== TEXT SEGMENT ==
━━━━━━━━

IN MY OPINION

  • Print
  • Reprint or License
  • Share Share

Give college fans the BCS Challenge

By J. P. Giglio
jgiglio@newsobserver.com

College football's fans want a playoff. College football's leaders don't.

There's one compromise that might appease both sides – improve the regular season.

When Ohio State and Southern California play on Sept. 13, it will likely be the only time two top-5 teams from different BCS conferences meet before the BCS National Championship Game.

If previous blockbuster cross-conference matchups from the Bowl Championship Series Era offer any indication, the OSU-USC winner can pack its bags for the BCS title game on Jan. 8 in Miami.

Under the current television contracts a postseason playoff couldn't happen until at least 2016 – even if there were support for the idea, which there isn't.

Instead, though, why not create more marquee in-season games like this year's USC-Ohio State game?

Call it the BCS Challenge. Match up two teams from each of the six BCS conferences – the ACC, SEC, Big 12, Big Ten, Pac-10 and Big East – and sprinkle those six games into the first two weekends of the season. Slap an ESPN logo on it and, voila!, a de facto playoff.

The sport wins. The fans, who are now mostly subjected to lopsided preconference yawnfests, win. TV wins. The winners – and, by proxy, their respective conferences – would, well, win. But even the losers win because the games would be so early in the season, there would be plenty of time to recover in the BCS standings.

“That's a great idea,” Ohio State AD Gene Smith said. “But …”

But?

“The execution might be a problem,” Smith added. “Football scheduling is complicated.”

━━━━━━━━

== DATA SECTION ==
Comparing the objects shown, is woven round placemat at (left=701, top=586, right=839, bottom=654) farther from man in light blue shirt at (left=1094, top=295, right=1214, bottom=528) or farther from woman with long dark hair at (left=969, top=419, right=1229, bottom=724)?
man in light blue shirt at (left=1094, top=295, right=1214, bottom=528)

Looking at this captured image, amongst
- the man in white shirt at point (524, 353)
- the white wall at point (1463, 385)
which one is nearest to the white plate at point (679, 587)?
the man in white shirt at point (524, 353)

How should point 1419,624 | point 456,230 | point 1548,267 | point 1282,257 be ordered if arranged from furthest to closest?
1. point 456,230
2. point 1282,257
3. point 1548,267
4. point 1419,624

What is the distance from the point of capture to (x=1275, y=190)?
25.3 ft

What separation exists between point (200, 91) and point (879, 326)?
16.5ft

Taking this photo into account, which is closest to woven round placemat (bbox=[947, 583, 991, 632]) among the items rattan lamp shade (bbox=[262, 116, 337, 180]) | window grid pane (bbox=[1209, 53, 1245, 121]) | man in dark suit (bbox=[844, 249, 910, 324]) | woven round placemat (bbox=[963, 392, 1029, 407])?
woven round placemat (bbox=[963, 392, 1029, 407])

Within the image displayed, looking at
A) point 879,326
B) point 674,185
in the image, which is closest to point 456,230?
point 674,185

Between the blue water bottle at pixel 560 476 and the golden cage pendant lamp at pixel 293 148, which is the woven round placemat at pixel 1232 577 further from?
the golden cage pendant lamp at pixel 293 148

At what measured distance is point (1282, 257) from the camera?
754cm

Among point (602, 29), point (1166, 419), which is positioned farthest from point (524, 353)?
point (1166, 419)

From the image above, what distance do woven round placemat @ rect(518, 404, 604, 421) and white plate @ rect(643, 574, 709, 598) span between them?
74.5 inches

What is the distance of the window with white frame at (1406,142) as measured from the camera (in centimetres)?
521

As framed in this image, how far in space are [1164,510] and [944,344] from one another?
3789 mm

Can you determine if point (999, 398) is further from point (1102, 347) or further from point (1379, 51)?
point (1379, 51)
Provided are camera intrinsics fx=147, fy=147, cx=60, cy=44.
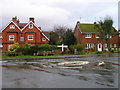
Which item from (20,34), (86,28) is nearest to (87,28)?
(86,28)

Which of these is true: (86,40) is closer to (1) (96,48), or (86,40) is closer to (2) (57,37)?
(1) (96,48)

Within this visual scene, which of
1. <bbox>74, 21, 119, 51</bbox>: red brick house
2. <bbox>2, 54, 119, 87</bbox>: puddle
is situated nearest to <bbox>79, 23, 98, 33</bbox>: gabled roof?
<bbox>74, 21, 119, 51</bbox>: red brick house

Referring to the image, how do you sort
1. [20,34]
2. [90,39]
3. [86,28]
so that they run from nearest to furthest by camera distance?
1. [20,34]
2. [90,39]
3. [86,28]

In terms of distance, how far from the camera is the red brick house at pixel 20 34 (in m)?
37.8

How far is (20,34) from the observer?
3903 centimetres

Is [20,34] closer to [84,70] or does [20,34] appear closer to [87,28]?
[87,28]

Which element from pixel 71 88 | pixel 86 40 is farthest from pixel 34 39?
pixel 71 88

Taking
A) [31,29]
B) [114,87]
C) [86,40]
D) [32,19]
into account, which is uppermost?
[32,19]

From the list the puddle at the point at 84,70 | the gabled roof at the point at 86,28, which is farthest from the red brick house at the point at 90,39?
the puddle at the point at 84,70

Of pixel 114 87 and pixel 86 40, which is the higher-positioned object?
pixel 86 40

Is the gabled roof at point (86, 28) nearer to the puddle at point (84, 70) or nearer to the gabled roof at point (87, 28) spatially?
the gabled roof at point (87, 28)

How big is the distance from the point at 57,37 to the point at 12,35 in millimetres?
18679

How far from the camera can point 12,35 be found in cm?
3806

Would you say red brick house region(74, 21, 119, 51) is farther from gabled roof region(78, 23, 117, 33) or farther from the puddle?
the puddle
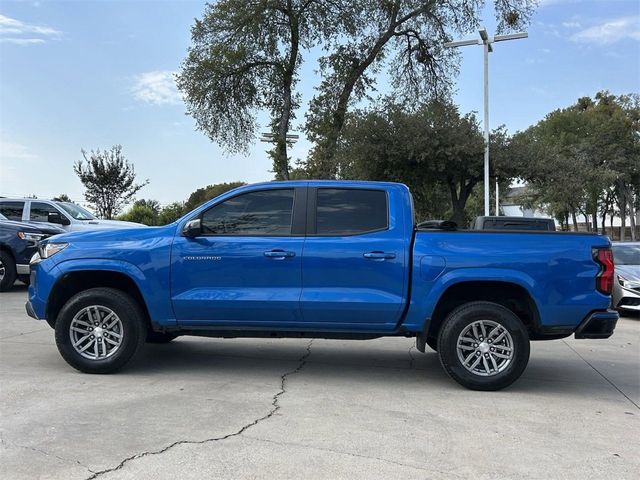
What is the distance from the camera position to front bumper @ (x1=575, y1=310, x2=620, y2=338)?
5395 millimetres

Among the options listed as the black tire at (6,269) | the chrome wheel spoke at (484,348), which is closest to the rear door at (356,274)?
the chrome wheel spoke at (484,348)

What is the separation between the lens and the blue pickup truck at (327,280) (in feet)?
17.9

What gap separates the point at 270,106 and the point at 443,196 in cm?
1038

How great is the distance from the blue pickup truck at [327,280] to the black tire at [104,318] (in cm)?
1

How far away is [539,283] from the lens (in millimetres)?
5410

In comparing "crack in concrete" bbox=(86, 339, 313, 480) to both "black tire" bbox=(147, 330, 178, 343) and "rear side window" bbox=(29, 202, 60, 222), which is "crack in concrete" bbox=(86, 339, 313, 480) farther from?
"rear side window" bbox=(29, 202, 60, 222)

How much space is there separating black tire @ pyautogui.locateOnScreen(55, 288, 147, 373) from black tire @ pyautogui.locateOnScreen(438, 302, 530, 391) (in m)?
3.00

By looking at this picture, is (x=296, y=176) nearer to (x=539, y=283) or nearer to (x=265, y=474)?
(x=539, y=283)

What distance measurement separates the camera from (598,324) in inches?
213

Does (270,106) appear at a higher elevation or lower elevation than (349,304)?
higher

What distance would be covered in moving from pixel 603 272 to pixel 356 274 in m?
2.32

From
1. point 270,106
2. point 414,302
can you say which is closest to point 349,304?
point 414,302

━━━━━━━━

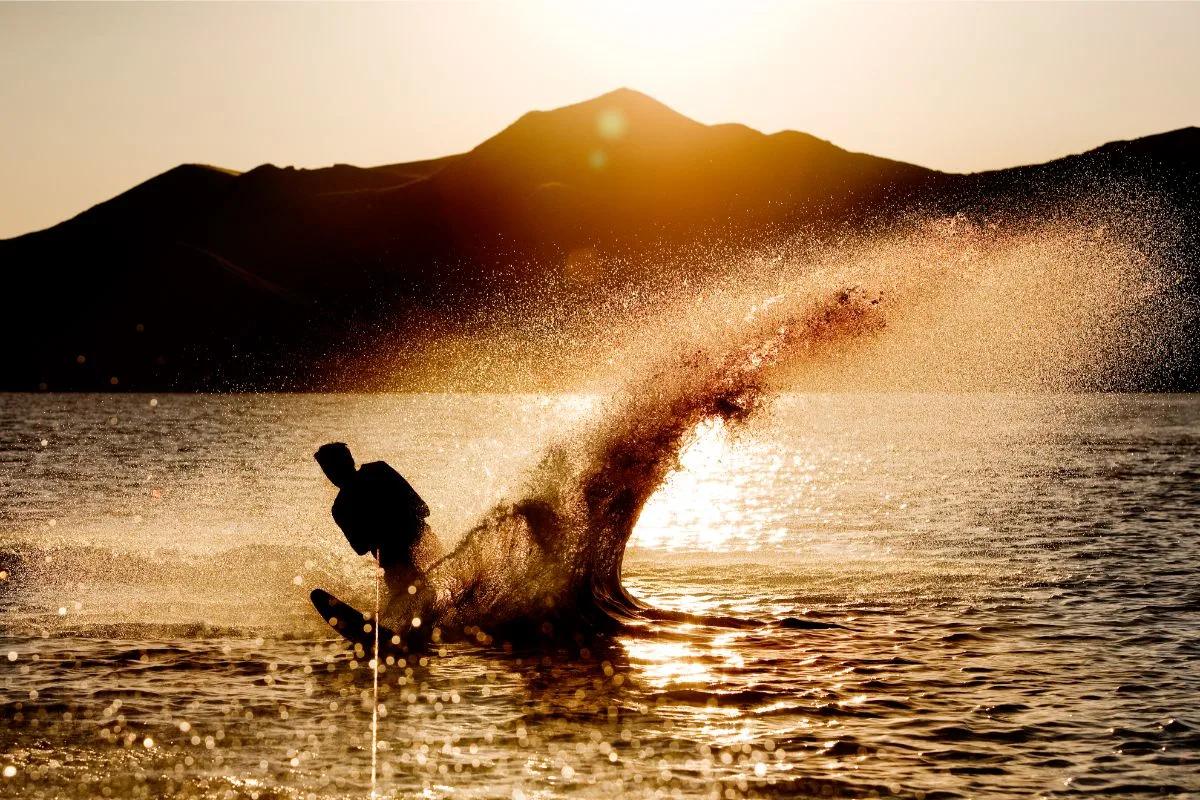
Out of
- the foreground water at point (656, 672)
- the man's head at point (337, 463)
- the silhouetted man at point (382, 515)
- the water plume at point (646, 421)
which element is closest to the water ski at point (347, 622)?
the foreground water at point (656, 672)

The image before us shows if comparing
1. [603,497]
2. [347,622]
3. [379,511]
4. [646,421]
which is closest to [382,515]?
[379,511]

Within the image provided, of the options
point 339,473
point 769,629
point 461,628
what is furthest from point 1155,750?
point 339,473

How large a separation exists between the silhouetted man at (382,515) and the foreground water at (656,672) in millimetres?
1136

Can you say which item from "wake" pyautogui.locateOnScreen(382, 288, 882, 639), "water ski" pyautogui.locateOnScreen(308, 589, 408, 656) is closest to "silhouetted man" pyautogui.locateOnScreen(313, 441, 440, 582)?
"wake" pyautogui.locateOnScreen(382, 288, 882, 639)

━━━━━━━━

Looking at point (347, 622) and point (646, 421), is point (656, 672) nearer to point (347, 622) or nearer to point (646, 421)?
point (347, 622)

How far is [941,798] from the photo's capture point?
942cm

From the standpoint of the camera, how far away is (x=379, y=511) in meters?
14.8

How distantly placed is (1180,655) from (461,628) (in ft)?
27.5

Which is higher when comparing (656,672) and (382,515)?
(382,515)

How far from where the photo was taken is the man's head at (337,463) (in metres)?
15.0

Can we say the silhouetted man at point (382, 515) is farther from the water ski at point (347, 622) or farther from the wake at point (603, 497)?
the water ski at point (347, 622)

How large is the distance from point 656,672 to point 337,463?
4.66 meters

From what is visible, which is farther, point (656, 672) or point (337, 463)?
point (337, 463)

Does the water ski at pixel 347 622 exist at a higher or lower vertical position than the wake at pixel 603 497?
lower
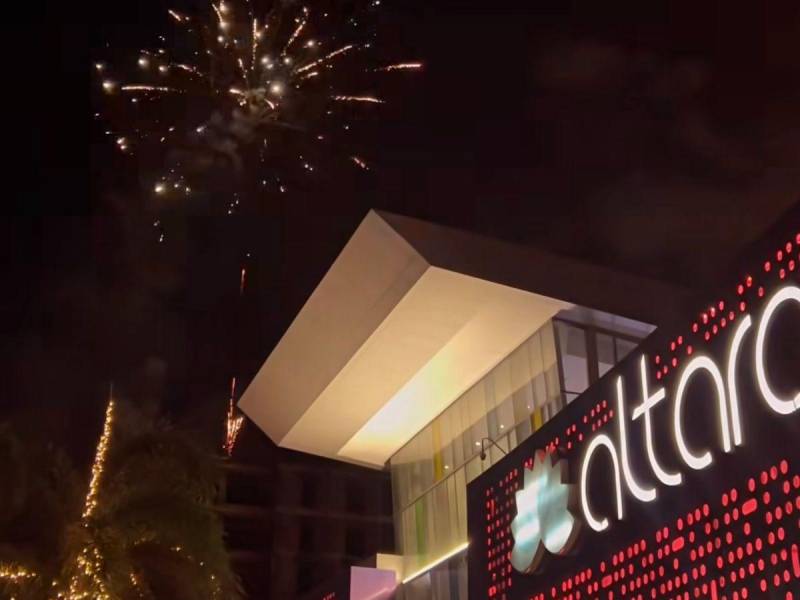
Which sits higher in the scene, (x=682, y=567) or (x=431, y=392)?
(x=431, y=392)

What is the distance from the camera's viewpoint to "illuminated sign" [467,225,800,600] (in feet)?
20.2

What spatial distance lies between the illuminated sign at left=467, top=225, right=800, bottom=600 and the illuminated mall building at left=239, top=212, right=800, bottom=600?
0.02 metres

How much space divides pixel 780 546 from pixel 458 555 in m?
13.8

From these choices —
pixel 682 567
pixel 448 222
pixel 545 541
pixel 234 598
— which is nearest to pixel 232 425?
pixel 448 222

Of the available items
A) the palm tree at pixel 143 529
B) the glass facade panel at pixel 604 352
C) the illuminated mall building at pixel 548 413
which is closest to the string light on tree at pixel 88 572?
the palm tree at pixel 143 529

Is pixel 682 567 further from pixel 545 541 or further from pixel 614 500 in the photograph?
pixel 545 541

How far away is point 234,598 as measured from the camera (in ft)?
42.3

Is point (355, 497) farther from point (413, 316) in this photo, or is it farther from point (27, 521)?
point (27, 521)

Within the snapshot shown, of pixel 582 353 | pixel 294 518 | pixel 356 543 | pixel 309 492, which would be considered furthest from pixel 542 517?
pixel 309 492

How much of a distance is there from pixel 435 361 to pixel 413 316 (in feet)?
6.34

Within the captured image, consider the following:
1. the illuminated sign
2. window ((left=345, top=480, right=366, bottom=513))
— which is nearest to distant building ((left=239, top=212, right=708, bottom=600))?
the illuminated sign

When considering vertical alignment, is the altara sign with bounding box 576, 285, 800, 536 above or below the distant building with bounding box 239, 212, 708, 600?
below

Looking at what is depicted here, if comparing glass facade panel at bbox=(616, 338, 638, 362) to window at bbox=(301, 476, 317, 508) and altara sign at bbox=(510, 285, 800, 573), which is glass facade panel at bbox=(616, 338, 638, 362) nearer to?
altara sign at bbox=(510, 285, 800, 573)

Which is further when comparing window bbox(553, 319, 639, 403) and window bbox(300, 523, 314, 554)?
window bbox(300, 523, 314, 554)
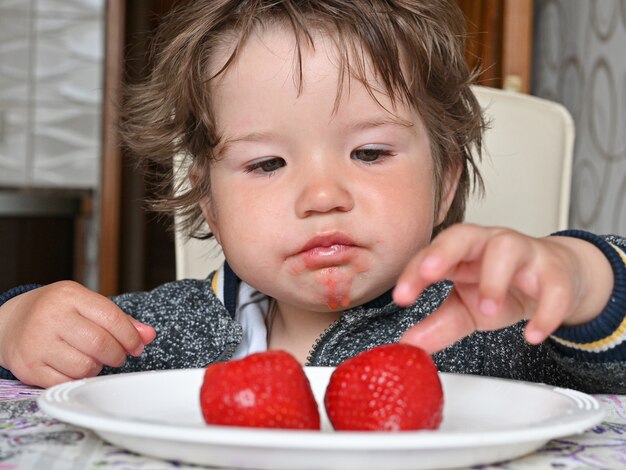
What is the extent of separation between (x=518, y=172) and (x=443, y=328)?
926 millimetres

━━━━━━━━

== ASSIGNMENT 1 ==
Name each of the six BCS conferences listed in the college football column.
== ASSIGNMENT 2 ==
According to the college football column, what is the earliest year a postseason playoff could happen under the current television contracts?
== ASSIGNMENT 3 ==
Carry the college football column forward from its last line, in the same voice.

== TASK RESULT 1 ==
ACC, SEC, Big 12, Big Ten, Pac-10, Big East

== TASK RESULT 2 ==
2016

== TASK RESULT 3 ==
Unlike college basketball, which operates on a year-to-year basis – and, in the ACC's case, blocks off an open date each summer to allow ESPN and the conference to schedule the ACC-Big Ten Challenge – football schedules are done three, five and 10 years in advance.

Burke Magnus, ESPN's senior vice president for college sports programming, said the idea of the BCS Challenge appeals to the Worldwide Leader, but ...

But?

“That would make the basketball schedule look easy in comparison,” said Magnus, who has helped ESPN arrange the ACC-Big Ten Challenge. “If we could translate the same logic of basketball to football and the end result was a really meaningful competition, absolutely we'd be interested.”

The OSU-USC game will be meaningful but it was finalized in 1996, Smith said.

“There's a lot of luck involved in scheduling,” Oklahoma AD Joe Castiglione said. “You just can't predict what will happen five or 10 years down the road.”

Not all big intersectional games need a crystal ball or a 10-year window. Gary Stokan, president of the Atlanta Sports Council, needed less than 18 months to pull together Clemson and Alabama for the kickoff of the 2008 season at the Georgia Dome.

ESPN, which will bring its popular “GameDay” crew to Atlanta for the game between two likely Top 25 teams, helped Stokan sell the game but it was ultimately Alabama coach Nick Saban who made the game possible.

“We want to play a major national opponent on national TV early in the season,” Saban told Stokan. “It's proven that's how you win a national championship.”

Not all teams are interested in a tough out-of-conference test. The SEC traditionally has avoided such contests because the league is considered so strong. The past two national champions are from the SEC.

Except an unbeaten Auburn team missed the 2004 BCS title game because of a weak nonconference schedule. If not for late-season losses by USC in 2006 and West Virginia in 2007, the SEC would have been left out of the BCS title game in each of those seasons, too.

Stokan said he'd be willing to stage three games in Atlanta on the opening weekend – on Thursday, Saturday and Monday nights – and create the “Daytona 500 of college football.”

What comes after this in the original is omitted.